Published: Journal of Analytical Toxicology, Volume 21, Number 5, September 1997, pp. 393–396.

The Use of ELISA Tests and Immunoaffinity Chromatography Combined with Reversed-Phase High-Performance Liquid Chromatography for Dexamethasone Detection in Equine Urine

L.M. Ribeiro Neto, H.S. Spinosa, and M.C. Salvadori

Dexamethasone is a corticosteroid drug widely used in racehorses because of its anti-inflammatory effect. It is, therefore, frequently detected in antidoping tests. A method for the antidoping control of dexamethasone in equine urine using screening by ELISA and confirmation by immunoaffinity chromatography combined with reversed-phase high-performance liquid chromatography–diode array detection (HPLC–DAD) is described. The ELISA test is frequently used in antidoping tests for its sensitivity, relative speed, and low cost. The test showed linearity in the range of 4–500 ng/mL of urine, and the intra-assay and interassay imprecision were 9.4 and 9.7%, respectively. The confirmation method showed a limit of detection of 4 ng/mL for dexamethasone.

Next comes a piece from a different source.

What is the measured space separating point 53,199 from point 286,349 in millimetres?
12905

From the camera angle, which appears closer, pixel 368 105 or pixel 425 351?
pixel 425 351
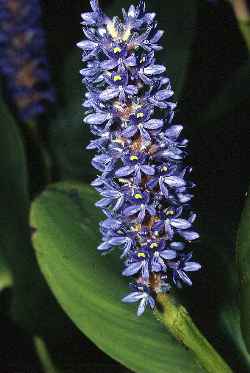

The intra-assay and interassay imprecisions were 10.3 and 14.4%, respectively. The HPLC–DAD showed a limit of detection of 5 ng and linearity in the range of 25–500 ng of dexamethasone. The absolute method recovery was 56.4%. The proposed method detected dexamethasone up to 52 h after administration and proved to be adequate for the antidoping control.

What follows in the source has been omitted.